Türkiye Cumhuriyeti Cumhurbaşkanı ve AK Parti Genel Başkanı Recep Tayyip Erdoğan, AK Parti TBMM Grup Toplantısı'nda konuştu.

Cumhurbaşkanı Erdoğan, konuşmasında şunları kaydetti;

Kıbrıs Türk halkı 1960'lardan beri neredeyse üç çeyrek asırdır haksızlığa, hukuksuzluğa ve ayrımcılığa maruz kalıyor. 1963 ile 1974 yılları arasında yaşanan katliamları birçoğumuz daha dün gibi hatırlıyoruz. Yakılan köyleri, öldürülen çocukları adanın sadece yüzde 3'lük bölümüne sıkıştırılmak istenen Kıbrıslı kardeşlerimizin dramlarını asla unutamayız. Tüm bu zulümler işlenirken batılı kurum ve kuruluşlar hiçbir şey yapmadı. Bugün Gazze Soykırımı'nı seyrettikleri gibi Kıbrıs Türk halkına yönelik etnik temizlik teşebbüslerini de uzaktan izlediler.

Veri Kesiti:
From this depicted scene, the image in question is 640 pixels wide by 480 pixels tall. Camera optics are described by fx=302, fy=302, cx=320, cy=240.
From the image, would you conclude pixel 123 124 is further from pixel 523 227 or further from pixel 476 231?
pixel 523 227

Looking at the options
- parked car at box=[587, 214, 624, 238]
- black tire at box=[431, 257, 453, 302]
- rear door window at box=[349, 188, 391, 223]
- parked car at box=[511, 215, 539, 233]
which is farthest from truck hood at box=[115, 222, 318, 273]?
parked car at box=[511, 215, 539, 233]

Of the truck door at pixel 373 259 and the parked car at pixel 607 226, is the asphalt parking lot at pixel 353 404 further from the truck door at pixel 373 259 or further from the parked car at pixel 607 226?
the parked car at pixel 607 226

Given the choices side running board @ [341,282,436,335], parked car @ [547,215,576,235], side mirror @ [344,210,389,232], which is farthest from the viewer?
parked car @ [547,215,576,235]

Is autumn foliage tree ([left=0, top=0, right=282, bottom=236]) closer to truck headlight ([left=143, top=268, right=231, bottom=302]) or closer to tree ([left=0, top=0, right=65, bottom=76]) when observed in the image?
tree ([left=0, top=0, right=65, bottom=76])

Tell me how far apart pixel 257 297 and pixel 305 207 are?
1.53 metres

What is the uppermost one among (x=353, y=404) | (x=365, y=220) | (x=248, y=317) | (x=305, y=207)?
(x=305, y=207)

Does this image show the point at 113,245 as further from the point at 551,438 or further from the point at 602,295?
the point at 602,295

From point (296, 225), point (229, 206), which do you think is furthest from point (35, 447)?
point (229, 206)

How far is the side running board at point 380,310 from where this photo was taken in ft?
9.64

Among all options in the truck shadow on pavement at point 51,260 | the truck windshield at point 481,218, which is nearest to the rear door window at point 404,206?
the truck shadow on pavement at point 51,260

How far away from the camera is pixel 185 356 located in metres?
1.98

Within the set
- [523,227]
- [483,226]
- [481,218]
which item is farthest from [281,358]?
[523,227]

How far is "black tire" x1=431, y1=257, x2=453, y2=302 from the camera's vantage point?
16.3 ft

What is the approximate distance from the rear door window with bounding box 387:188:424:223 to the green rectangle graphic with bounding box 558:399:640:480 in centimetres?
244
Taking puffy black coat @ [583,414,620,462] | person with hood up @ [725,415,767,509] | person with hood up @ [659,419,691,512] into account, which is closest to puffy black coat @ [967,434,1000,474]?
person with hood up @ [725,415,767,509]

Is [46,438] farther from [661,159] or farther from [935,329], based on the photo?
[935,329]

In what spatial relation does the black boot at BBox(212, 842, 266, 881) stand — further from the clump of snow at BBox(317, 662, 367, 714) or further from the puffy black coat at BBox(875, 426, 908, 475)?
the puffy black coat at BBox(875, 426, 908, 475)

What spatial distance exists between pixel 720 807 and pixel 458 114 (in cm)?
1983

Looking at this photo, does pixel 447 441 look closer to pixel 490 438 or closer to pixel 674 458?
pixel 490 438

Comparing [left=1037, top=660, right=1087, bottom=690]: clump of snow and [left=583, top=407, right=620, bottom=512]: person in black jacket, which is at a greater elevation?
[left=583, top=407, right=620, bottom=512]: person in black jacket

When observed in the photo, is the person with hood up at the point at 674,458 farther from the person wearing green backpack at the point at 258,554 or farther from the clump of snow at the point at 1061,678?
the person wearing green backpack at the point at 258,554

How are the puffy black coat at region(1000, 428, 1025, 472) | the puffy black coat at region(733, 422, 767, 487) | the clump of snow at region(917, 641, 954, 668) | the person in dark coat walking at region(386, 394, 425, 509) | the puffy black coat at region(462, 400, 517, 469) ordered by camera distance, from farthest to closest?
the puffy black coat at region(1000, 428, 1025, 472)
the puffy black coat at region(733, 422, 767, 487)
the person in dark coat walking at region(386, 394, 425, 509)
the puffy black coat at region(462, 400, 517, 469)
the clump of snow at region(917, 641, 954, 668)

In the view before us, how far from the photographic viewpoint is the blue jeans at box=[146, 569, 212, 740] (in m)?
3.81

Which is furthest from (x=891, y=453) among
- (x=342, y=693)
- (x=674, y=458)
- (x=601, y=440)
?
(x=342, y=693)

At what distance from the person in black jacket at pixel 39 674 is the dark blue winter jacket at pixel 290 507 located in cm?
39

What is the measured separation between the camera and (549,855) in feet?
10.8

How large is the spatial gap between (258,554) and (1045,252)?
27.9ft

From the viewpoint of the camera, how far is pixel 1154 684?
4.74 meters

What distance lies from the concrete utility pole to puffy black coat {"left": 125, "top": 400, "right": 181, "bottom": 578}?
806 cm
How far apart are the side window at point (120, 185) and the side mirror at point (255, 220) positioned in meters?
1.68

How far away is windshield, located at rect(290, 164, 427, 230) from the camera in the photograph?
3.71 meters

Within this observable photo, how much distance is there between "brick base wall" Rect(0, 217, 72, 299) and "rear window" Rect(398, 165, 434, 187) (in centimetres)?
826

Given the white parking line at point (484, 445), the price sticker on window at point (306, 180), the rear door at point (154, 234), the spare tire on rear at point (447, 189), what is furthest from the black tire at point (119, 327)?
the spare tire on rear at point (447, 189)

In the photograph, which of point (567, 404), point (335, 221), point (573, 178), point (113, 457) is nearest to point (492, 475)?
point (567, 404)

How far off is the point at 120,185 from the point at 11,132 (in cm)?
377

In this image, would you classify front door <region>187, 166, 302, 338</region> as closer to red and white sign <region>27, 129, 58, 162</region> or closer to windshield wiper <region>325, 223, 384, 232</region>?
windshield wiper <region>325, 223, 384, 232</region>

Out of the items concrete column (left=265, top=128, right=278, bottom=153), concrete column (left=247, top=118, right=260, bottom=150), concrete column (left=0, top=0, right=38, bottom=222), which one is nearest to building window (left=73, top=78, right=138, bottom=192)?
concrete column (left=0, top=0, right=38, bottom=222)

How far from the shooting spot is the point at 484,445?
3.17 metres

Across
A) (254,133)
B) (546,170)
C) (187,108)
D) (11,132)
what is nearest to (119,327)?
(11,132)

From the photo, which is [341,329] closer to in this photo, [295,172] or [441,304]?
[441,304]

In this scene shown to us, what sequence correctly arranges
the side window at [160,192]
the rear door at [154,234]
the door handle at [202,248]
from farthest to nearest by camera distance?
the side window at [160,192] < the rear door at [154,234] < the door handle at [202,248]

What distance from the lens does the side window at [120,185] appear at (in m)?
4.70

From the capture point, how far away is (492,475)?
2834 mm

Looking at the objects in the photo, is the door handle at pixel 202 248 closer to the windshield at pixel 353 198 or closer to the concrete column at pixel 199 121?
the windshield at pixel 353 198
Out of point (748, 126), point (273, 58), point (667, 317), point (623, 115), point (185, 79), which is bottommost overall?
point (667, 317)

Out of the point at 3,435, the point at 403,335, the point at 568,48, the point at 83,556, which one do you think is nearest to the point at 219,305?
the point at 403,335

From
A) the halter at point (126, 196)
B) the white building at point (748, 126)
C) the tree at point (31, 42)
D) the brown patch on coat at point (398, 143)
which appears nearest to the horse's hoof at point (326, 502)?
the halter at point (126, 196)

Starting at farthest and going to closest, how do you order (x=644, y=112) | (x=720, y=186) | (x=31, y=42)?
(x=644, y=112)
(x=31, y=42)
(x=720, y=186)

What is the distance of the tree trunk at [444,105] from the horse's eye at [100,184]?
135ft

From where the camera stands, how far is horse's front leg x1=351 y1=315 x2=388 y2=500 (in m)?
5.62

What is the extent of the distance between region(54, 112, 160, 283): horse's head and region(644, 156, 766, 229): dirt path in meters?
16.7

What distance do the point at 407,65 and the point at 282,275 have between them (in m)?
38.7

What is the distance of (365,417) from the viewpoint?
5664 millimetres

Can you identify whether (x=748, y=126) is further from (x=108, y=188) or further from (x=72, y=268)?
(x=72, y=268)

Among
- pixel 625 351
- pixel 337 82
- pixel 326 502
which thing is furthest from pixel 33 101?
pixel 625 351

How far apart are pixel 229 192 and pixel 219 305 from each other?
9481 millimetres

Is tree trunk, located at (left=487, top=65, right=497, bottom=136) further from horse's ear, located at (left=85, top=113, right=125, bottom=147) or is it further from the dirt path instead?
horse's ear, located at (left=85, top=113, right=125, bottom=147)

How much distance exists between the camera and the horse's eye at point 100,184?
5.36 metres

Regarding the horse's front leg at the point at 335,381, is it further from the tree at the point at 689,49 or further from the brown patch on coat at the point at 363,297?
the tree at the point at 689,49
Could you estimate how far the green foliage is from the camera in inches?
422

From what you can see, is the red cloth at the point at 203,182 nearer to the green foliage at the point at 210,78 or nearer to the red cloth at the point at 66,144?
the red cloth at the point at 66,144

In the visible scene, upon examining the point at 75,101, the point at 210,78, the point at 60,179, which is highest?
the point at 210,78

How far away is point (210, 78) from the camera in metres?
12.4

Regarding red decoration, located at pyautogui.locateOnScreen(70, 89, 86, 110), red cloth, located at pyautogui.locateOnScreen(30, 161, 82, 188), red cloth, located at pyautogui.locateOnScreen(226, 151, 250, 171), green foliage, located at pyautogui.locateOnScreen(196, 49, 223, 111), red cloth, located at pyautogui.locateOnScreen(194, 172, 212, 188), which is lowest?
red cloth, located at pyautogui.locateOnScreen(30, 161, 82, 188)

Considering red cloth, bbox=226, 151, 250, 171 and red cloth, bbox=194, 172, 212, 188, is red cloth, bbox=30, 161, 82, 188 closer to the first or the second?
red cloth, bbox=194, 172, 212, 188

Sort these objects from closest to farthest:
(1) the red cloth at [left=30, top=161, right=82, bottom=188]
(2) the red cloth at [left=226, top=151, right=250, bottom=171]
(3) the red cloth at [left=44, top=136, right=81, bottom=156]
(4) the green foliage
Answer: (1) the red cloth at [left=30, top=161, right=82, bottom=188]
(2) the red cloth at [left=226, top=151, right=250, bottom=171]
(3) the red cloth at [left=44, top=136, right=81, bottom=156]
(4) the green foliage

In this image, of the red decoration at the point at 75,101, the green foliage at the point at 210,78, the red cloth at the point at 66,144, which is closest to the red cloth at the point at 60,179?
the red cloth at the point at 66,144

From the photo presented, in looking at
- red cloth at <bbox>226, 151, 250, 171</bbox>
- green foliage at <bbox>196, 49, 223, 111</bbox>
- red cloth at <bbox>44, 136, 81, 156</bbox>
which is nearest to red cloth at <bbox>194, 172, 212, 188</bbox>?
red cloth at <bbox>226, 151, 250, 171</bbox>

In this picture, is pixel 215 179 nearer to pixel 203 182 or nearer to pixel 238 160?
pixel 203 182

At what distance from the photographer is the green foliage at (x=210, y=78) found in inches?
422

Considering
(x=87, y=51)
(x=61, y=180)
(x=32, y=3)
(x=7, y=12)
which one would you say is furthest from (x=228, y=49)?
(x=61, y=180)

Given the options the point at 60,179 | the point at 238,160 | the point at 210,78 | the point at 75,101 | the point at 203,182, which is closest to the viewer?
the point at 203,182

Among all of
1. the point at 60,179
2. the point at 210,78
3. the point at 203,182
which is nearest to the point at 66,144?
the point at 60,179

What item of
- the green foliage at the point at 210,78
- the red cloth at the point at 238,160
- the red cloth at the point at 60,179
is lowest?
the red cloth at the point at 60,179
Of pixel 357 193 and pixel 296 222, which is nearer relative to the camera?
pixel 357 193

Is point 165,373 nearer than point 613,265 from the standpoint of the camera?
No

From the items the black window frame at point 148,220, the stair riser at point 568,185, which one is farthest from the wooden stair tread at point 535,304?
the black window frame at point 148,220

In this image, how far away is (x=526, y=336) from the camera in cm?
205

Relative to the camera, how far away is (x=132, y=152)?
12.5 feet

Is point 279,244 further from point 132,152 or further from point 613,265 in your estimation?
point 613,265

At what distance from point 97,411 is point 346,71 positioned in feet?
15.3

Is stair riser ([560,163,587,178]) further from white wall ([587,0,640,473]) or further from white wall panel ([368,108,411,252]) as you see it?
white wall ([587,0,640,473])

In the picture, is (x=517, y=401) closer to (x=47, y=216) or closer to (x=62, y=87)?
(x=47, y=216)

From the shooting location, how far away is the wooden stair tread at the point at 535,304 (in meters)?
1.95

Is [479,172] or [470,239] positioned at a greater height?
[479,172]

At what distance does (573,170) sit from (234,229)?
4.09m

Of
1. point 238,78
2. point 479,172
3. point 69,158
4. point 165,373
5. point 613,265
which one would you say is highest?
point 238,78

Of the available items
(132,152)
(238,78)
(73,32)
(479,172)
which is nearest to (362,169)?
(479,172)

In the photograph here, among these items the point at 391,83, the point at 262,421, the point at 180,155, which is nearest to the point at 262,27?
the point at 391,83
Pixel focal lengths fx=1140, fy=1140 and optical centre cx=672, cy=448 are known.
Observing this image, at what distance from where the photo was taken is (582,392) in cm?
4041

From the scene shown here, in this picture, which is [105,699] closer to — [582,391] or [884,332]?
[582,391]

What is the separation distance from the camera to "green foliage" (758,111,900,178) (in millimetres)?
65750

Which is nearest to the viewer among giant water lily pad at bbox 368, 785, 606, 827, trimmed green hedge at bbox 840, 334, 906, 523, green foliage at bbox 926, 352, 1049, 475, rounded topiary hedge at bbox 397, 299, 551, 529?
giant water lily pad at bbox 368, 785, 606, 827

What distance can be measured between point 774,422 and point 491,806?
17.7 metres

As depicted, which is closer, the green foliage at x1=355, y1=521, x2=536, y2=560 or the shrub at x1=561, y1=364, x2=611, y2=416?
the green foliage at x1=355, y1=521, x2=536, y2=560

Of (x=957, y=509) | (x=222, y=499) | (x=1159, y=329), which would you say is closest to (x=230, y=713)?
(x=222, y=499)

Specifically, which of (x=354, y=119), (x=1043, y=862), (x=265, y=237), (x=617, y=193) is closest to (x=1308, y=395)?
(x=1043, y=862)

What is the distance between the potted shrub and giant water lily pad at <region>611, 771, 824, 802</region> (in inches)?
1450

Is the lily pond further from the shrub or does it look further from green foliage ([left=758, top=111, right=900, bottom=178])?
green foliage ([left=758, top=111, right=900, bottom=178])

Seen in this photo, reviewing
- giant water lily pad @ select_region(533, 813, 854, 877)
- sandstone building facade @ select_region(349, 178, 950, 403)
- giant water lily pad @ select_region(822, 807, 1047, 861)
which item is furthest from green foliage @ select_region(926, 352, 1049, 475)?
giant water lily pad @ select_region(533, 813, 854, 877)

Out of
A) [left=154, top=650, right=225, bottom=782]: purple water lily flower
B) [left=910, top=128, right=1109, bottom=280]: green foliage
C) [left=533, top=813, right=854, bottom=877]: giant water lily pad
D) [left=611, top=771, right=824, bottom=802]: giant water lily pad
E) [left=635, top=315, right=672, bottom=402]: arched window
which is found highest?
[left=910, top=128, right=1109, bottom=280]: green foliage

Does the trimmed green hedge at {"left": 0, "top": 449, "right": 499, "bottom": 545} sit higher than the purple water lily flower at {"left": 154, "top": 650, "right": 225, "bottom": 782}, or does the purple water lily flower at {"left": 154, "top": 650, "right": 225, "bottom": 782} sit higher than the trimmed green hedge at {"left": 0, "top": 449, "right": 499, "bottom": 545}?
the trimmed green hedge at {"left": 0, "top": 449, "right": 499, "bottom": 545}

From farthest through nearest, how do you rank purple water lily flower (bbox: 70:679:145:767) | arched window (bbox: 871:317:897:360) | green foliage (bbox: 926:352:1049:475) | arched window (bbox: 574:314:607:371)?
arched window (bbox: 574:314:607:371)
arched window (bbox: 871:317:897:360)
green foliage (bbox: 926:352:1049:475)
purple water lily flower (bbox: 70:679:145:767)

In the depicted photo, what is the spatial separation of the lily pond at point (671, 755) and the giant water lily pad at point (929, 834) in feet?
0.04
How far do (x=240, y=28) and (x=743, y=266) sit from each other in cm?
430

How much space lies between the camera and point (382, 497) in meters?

İstenen:
Kıbrıs konulu metinde "Türkiye Cumhuriyeti Cumhurbaşkanı" ifadesinden "de uzaktan izlediler." ifadesine kadar olan kısmı kelimesi kelimesine aktarın.

Yazılı Çözüm:
Türkiye Cumhuriyeti Cumhurbaşkanı ve AK Parti Genel Başkanı Recep Tayyip Erdoğan, AK Parti TBMM Grup Toplantısı'nda konuştu.

Cumhurbaşkanı Erdoğan, konuşmasında şunları kaydetti;

Kıbrıs Türk halkı 1960'lardan beri neredeyse üç çeyrek asırdır haksızlığa, hukuksuzluğa ve ayrımcılığa maruz kalıyor. 1963 ile 1974 yılları arasında yaşanan katliamları birçoğumuz daha dün gibi hatırlıyoruz. Yakılan köyleri, öldürülen çocukları adanın sadece yüzde 3'lük bölümüne sıkıştırılmak istenen Kıbrıslı kardeşlerimizin dramlarını asla unutamayız. Tüm bu zulümler işlenirken batılı kurum ve kuruluşlar hiçbir şey yapmadı. Bugün Gazze Soykırımı'nı seyrettikleri gibi Kıbrıs Türk halkına yönelik etnik temizlik teşebbüslerini de uzaktan izlediler.